Hui Liu works at the University of Calgary, Canada, as a research associate. He holds a PhD degree in Computational Mathematics and Parallel Computing from the Chinese Academy of Sciences (2010), and a BSc degree in Computational Mathematics from the University of Science and Technology of China (USTC, 2005).

In 2005, after fulfilling his bachelor’s degree in computational mathematics, he was accepted for a PhD scholarship at the Academy of Mathematics and Systems Science, Chinese Academy of Sciences, where he studied computational mathematics and parallel computing. During his PhD program, he studied adaptive finite element methods (h-, p-, hp-adaptive methods), parallel computing, dynamic load balancing, encoding and decoding of Hilbert space-filling curves, and algorithm design. He developed encoding and decoding algorithms for arbitrary Hilbert space-filling curves.

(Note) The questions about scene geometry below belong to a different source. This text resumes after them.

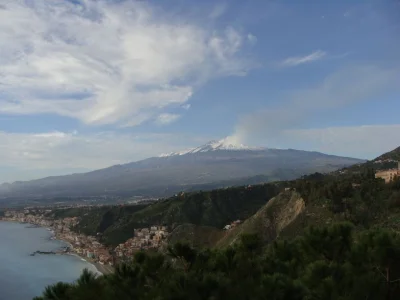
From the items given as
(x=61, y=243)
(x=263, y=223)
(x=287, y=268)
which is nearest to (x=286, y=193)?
(x=263, y=223)

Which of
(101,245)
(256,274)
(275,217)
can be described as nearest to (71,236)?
(101,245)

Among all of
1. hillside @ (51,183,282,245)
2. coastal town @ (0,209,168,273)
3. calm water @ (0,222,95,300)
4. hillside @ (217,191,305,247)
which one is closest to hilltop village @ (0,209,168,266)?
coastal town @ (0,209,168,273)

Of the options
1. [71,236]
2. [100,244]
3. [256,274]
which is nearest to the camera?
[256,274]

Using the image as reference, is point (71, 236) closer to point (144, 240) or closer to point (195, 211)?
point (195, 211)

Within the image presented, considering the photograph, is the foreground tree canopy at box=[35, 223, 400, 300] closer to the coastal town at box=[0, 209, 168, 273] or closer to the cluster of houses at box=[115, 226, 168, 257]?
the coastal town at box=[0, 209, 168, 273]

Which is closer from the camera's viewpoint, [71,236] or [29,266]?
[29,266]

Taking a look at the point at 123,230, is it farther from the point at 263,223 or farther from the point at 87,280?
the point at 87,280
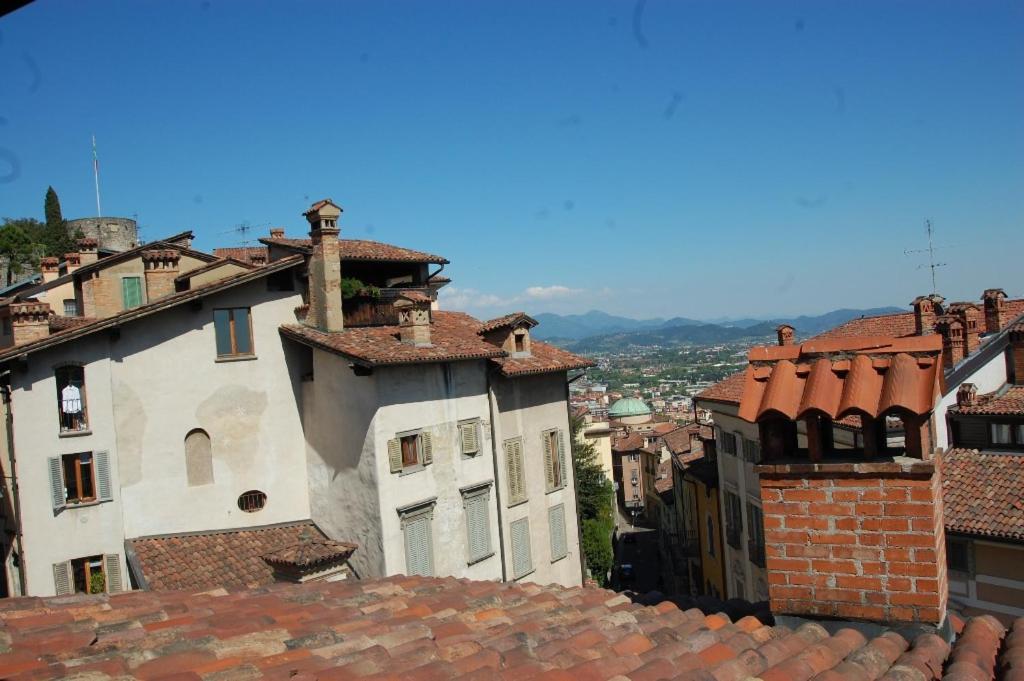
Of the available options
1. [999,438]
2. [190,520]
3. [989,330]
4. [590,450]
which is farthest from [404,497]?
[590,450]

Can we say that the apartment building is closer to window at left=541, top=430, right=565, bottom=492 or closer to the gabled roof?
the gabled roof

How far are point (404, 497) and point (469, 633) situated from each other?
46.2 feet

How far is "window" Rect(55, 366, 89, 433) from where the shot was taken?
17828 millimetres

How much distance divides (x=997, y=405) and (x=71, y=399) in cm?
2478

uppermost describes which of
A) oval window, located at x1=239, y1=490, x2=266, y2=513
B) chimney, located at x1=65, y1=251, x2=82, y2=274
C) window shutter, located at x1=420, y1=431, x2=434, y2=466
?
chimney, located at x1=65, y1=251, x2=82, y2=274

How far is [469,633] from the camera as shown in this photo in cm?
566

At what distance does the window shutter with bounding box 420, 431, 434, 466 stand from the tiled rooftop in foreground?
1338 cm

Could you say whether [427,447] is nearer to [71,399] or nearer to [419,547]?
[419,547]

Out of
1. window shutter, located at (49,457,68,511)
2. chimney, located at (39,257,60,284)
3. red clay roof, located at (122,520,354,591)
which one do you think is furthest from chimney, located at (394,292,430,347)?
chimney, located at (39,257,60,284)

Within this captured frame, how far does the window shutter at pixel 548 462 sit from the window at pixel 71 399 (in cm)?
1257

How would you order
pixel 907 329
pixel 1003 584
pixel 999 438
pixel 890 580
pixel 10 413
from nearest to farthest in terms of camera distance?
pixel 890 580, pixel 10 413, pixel 1003 584, pixel 999 438, pixel 907 329

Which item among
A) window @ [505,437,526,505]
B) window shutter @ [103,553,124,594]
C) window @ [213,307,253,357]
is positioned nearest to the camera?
window shutter @ [103,553,124,594]

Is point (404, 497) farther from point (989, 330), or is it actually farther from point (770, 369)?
point (989, 330)

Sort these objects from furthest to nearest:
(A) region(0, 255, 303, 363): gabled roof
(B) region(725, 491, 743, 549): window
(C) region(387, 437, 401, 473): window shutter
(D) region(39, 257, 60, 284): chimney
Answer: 1. (D) region(39, 257, 60, 284): chimney
2. (B) region(725, 491, 743, 549): window
3. (C) region(387, 437, 401, 473): window shutter
4. (A) region(0, 255, 303, 363): gabled roof
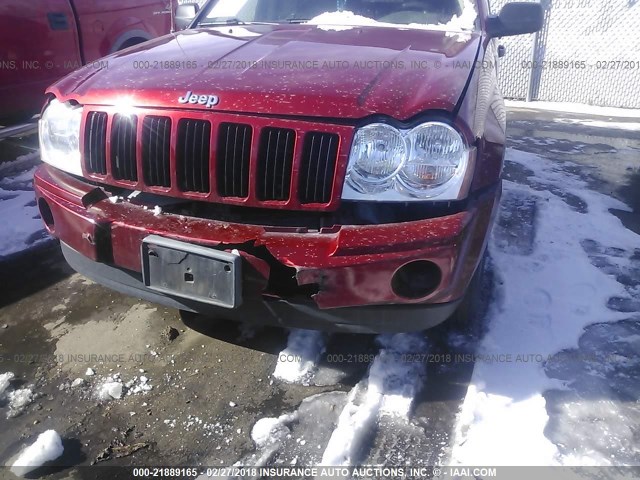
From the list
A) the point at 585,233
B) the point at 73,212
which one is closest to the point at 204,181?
the point at 73,212

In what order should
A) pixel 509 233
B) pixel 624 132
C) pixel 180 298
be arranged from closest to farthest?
pixel 180 298 → pixel 509 233 → pixel 624 132

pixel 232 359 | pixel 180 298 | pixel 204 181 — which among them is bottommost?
pixel 232 359

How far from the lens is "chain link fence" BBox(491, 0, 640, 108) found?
8.48 metres

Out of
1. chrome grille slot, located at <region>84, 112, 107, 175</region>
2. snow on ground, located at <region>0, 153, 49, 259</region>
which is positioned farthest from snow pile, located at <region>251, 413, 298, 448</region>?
snow on ground, located at <region>0, 153, 49, 259</region>

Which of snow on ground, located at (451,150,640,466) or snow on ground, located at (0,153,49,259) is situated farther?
snow on ground, located at (0,153,49,259)

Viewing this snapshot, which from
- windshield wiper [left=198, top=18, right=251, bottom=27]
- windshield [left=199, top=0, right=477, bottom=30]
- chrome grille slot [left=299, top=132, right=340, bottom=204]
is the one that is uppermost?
windshield [left=199, top=0, right=477, bottom=30]

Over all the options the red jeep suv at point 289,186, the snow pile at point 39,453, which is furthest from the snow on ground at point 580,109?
the snow pile at point 39,453

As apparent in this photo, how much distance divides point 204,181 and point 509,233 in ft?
8.02

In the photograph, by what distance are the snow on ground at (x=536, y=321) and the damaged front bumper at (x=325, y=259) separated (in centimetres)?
48

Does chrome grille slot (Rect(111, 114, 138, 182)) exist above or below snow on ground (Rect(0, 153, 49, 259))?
above

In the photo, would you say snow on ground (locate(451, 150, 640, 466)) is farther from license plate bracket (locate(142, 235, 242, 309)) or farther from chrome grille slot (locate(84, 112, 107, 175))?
chrome grille slot (locate(84, 112, 107, 175))

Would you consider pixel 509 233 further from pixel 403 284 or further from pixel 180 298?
pixel 180 298

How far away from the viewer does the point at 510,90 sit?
30.4 ft

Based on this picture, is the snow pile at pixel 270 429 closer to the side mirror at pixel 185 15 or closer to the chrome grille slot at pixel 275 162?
the chrome grille slot at pixel 275 162
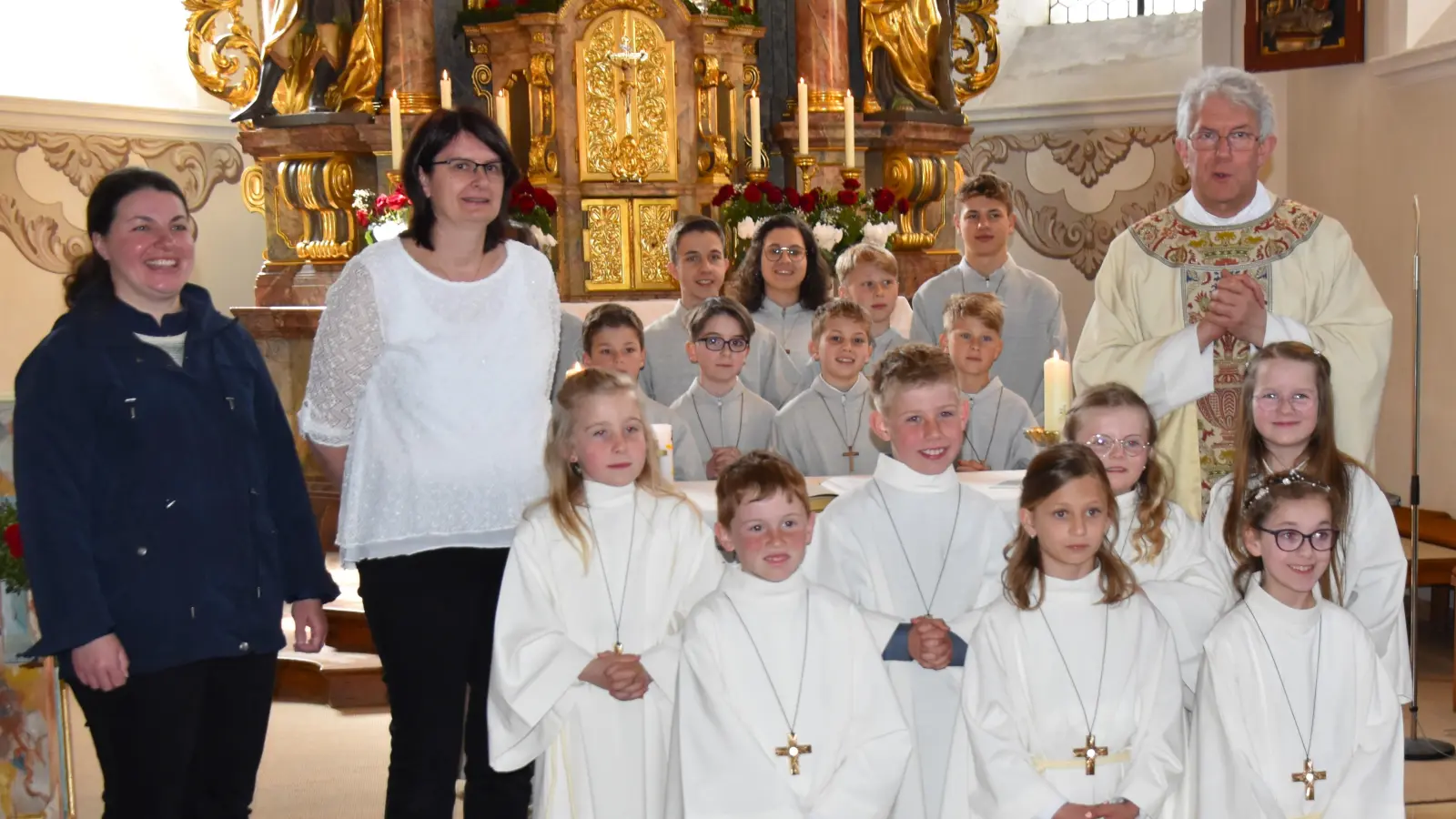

In 2010, he joined the Reservoir Simulation Group, University of Calgary, and worked on GPU computing. It is well known that linear solvers occupy most simulation time during black oil simulations, and if linear solvers are accelerated, reservoir simulations can be sped up. He worked on the acceleration of linear solvers and preconditioners using GPUs, including Krylov subspace solvers, algebraic multigrid solvers, and various preconditioners. He implemented two linear solver packages: one for a single GPU and another for multi-GPUs.

In 2013, he started a parallel platform project to support the development of large-scale reservoir simulations. The platform is designed for distributed-memory parallel systems and uses MPI for communications. It provides gridding, load balancing, mapping, parallel linear solvers, preconditioners, well modeling, visualization, keyword parsing, and parallel input and output. The platform has been utilized for black oil models, compositional models, and thermal models. New parallel preconditioners specialized for reservoir simulation have been developed. The platform and parallel reservoir simulators are scalable, and large-scale reservoir models with billions of grid cells can be simulated.

His research interests include numerical methods for partial differential equations, reservoir simulation, linear/nonlinear solvers, algebraic multigrid solvers, preconditioners, parallel computing, and GPU computing. He has had several papers published in the *Journal of Computational Mathematics*, *Journal of Computational Physics*, *Numerical Linear Algebra with Applications*, and *Computers & Mathematics with Applications*.